羽根


 
 カーテン越しに和らいだ朝の光を浴びるしげるの、しなやかな白い背中を、カイジはベッドの上から眺めていた。
 くっきりと浮き出た肩甲骨に、日差しが深い陰影をつくっている。しげるが体を動かすたびにそれは動き、まるで羽ばたいているように見えたので、カイジは思わず、
「羽根」
 と呟き、自分の発言にはっとして口を噤んだ。
 が、既に遅かったようで、耳聡い年下の恋人はスラックスに脚を通すのを中断し、カイジの方を振り返ってきた。
 無言のまま促してくる目線に逆らえず、カイジは今思ったことを、口の中でもごもごと呟いた。
「背中……羽根……生えてるみたいだって」
 言いながら、顔が赤くなっていくのが自分でもわかる。
 オレ今相当気持ち悪ぃこと言ったよな、と上から降ってくるであろう嘲笑に身構えるカイジだったが、予想に反してしげるは、ああ、と納得したように頷いた。
「……よく言われるよ。
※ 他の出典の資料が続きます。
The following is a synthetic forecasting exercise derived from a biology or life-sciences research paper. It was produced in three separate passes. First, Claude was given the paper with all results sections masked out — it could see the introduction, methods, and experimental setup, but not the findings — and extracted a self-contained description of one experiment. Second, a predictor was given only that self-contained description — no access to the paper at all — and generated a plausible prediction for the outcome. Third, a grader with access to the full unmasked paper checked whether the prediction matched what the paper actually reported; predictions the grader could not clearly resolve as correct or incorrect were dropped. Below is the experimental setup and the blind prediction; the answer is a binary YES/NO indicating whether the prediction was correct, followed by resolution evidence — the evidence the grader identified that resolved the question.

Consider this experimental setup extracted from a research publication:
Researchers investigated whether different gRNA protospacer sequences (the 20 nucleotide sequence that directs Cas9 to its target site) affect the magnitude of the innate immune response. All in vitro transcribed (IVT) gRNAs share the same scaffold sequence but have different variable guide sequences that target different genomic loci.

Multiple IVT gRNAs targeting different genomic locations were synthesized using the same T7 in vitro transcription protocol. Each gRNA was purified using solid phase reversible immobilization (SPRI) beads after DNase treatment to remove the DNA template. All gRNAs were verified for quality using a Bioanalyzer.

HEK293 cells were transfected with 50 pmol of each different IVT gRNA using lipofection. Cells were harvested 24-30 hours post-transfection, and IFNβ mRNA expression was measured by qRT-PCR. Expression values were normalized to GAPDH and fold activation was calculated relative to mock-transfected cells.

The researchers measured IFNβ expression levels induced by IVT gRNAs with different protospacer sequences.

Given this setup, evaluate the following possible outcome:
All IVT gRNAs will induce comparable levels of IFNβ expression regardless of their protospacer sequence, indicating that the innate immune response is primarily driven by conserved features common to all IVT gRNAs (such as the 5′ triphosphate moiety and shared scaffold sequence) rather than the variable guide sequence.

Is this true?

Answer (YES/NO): NO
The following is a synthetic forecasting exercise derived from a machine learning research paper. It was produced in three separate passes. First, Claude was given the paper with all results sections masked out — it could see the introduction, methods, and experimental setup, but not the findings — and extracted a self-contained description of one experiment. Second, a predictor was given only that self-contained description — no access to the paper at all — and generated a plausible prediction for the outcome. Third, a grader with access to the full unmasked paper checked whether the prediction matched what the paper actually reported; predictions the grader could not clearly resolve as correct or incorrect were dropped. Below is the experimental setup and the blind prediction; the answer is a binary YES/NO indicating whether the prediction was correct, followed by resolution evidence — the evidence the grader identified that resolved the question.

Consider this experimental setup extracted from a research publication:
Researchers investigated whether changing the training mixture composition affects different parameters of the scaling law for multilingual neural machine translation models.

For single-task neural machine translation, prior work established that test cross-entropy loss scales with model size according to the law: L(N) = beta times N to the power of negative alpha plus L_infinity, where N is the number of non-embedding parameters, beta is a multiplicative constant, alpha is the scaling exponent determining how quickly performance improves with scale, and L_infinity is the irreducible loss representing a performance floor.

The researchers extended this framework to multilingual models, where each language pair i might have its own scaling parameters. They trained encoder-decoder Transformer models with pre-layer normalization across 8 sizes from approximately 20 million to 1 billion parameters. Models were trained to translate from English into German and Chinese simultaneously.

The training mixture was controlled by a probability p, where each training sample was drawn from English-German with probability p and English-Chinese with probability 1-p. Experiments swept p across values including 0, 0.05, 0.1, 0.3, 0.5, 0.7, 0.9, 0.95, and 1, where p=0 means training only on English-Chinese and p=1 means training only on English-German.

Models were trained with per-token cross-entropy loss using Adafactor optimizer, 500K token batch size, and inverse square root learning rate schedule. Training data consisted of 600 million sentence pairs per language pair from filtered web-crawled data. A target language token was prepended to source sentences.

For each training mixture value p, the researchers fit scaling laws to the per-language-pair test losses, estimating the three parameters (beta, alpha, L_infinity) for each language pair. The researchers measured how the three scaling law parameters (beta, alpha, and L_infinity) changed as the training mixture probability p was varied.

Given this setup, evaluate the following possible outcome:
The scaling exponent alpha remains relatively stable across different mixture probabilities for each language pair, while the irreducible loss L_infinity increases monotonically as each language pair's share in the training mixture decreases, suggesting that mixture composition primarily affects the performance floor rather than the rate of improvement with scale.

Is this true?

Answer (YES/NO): NO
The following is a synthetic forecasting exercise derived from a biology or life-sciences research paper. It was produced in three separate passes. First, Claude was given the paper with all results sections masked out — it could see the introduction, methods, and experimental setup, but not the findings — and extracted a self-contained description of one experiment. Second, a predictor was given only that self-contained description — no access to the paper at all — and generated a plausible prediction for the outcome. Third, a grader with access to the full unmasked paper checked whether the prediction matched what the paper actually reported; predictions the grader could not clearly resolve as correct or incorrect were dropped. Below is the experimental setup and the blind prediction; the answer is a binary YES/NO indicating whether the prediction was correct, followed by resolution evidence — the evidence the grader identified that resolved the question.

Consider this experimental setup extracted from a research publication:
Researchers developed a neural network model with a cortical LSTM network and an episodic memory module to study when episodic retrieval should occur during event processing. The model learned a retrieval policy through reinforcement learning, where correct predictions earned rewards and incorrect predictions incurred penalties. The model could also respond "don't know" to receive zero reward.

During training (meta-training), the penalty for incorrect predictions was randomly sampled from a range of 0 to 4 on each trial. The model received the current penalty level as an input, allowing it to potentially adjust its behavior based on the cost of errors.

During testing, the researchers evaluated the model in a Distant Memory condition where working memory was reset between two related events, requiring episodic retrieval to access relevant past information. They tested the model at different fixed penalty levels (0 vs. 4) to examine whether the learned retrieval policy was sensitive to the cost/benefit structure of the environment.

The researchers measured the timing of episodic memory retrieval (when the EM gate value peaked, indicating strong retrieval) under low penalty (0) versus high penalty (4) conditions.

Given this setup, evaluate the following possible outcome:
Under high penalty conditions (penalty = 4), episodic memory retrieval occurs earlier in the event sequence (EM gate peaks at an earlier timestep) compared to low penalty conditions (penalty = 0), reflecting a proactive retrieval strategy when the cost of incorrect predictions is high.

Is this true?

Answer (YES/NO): NO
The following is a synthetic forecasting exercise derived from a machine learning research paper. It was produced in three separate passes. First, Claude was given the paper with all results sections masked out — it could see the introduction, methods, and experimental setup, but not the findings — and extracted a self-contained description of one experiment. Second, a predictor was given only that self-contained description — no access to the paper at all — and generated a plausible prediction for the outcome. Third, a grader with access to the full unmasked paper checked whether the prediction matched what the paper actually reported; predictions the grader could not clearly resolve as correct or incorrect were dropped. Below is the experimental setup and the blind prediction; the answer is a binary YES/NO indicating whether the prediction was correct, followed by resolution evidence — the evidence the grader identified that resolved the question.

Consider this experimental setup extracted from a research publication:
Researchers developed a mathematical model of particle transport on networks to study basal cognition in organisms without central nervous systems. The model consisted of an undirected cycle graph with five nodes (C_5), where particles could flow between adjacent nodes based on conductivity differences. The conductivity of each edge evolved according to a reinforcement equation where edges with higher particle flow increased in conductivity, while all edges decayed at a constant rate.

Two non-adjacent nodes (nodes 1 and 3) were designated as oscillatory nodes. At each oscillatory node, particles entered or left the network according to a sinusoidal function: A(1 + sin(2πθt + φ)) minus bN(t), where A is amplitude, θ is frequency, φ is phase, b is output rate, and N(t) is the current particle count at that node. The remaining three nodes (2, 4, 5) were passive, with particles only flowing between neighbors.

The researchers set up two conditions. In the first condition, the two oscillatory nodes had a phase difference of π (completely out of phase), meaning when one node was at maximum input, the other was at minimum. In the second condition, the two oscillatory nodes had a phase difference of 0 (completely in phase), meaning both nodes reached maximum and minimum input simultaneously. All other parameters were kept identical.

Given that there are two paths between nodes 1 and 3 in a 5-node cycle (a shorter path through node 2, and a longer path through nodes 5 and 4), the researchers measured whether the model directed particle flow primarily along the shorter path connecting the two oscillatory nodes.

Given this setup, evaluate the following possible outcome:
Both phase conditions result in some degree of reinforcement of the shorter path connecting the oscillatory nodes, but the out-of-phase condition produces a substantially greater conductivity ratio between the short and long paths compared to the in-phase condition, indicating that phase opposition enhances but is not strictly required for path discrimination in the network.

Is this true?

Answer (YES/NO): NO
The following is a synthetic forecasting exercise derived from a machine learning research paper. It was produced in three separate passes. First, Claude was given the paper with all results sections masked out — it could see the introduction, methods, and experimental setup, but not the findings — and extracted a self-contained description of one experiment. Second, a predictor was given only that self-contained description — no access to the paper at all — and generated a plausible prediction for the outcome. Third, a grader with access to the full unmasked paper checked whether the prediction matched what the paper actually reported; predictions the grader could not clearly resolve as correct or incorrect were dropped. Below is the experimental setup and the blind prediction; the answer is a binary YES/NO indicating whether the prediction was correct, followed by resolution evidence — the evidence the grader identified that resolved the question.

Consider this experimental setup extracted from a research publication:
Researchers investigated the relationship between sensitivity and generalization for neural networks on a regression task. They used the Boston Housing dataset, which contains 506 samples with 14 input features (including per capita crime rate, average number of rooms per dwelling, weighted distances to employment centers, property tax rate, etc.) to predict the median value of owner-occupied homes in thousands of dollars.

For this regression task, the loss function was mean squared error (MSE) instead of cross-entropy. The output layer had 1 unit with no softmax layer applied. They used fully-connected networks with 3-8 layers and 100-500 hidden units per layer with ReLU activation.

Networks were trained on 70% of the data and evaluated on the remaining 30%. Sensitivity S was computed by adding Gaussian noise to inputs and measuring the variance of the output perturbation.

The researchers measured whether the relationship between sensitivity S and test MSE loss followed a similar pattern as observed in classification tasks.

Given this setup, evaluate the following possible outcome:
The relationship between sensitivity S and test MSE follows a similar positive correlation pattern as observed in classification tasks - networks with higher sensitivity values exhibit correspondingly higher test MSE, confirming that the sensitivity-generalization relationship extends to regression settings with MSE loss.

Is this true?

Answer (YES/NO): YES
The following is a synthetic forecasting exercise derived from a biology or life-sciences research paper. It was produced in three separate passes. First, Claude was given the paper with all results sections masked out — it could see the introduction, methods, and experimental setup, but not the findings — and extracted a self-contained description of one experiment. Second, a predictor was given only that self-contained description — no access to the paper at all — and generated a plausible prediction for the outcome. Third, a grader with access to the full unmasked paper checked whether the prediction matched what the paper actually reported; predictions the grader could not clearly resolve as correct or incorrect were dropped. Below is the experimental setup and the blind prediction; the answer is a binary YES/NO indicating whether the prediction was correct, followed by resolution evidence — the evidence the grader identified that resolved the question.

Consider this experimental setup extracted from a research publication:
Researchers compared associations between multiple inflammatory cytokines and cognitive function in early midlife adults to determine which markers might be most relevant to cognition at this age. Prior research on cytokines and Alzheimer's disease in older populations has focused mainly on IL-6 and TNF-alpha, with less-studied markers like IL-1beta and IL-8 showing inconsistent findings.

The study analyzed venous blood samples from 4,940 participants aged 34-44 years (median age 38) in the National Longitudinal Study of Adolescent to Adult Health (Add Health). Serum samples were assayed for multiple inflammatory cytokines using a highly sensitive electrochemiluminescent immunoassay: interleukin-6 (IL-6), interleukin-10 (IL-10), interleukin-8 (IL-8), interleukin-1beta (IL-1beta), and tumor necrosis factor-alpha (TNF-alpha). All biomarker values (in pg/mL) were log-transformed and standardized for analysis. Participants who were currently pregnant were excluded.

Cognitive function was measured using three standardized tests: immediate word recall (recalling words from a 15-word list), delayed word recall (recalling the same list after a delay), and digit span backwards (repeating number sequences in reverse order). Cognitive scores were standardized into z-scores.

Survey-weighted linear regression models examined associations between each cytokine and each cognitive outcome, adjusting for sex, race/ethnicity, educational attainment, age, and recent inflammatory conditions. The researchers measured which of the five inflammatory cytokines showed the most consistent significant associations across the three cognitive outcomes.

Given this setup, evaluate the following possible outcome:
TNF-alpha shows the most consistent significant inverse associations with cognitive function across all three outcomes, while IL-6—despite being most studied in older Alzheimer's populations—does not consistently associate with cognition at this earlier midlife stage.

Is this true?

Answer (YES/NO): NO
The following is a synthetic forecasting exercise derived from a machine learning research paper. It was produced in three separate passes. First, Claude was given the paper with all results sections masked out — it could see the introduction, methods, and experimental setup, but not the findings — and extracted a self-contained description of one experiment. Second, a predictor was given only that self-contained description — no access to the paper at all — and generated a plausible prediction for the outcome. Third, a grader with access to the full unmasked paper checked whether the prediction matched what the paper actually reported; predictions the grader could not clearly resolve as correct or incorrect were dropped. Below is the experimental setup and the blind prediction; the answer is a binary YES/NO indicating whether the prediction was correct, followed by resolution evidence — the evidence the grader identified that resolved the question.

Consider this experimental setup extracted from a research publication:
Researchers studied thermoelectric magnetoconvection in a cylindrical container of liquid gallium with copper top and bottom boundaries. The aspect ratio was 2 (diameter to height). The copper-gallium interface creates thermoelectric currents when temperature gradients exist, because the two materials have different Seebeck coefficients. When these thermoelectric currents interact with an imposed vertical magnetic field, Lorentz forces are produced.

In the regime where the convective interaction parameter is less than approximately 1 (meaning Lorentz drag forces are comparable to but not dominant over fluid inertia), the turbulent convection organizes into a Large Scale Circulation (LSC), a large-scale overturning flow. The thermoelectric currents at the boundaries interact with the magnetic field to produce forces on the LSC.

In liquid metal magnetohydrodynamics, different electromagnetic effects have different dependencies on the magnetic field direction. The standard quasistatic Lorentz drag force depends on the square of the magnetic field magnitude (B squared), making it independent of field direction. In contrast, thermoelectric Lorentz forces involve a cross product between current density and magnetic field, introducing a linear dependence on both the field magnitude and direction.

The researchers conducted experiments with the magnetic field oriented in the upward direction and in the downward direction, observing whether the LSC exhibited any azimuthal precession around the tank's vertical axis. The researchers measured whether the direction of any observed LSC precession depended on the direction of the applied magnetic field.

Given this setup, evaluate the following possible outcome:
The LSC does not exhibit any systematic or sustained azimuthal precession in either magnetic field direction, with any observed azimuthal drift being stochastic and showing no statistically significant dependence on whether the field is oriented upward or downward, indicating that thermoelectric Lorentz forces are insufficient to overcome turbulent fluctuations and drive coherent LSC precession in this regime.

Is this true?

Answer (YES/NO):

昔から」
 あっけらかんと言い放つしげるに、カイジは顔を顰める。

ーー昔って、いつだ? 言われるって、誰に?

 モヤモヤとするが、それを口に出せずに唸っているカイジの心を見透かしたように、しげるはふふんと笑ってみせる。
 笑われて、カイジは口をへの字に曲げた。
「オレには今確かに見えたぞ。お前の背中に、真っ黒い羽根が」
「あんたって、意外とロマンチストなんだな」
 嫌味を嫌味で切り返され、悔しげに唸るカイジの傍に、スラックスを履き終えたしげるが腰掛ける。
 きし、とちいさな音をたててスプリングを軋ませ、しげるはカイジを見下ろして目を細めた。
「……触ってみなよ。羽根なんてないから」
 んなこたわかってんだよバカにしてんのか、と言い返したくなるカイジだったが、妙に触り心地の良さそうなその出っ張りに、つい手が動いた。
 寝たままそこに触れると、すべすべしていて固かった。皮膚のすぐ真下に骨の感触があり、生温かい。
 触り心地は思った通り悪くなかったけれど、そこにあるのが羽根とはまったくべつのものであることは確かだった。

「な? 羽根なんかなかったろ?」
 数回そこを往復したあと手を下ろしたカイジに、しげるは笑って言った。
 カイジはちょっと考え、口を開く。
「……お前はその気になれば、空とか飛べそうだけど」
「あんた、オレのことなんだと思ってるんだ?」
 呆れ顔のしげるに、カイジは生真面目に答えてやる。
「なんだと思ってるって、そりゃ赤木しげるだって思ってるよ。鳥じゃない、天使でも悪魔でもない、でも普通の人間ともちょっとだけ違う。赤木しげるは赤木しげるっていう種類の、独立した生き物なんだ。だから、ある日突然進化して、羽が生えたっておかしくない」
「なにそれ」
 カイジの回答を鼻で笑い飛ばし、しげるは体を傾けてカイジに近づく。
「……残念だけど、オレは飛べないよ。ただの人間だから。でも、」
 カイジの体の両側に手をつき、その上に覆い被さるようにしながら、しげるは言葉を続けた。

「あんたをとばすことなら、できる」

 急に不穏さを増す空気に、カイジはさっと顔色を変えた。
「いやいや! お前の言う『とばす』って、それ絶対、意味違うだろっ……!!」
 悲鳴のようなツッコミに声を上げて笑いながら、しげるはカイジの頬にキスする。
「クク……とんじゃいなよ、カイジさん……オレにぜんぶ、委ねて」
 布団の下で剥き出しの股間をするりと撫で上げられ、カイジは涙目になって叫んだ。
「昨日散々ヤっただろうがっ……! 無理っ……! もう勃たねえってっ……!」
「大丈夫……ちゃんと、よくしてあげるから」
 悪魔めいた顔で唇を舐め、しげるはカイジをきつく抱き締めると、その耳許を擽るようにして囁いた。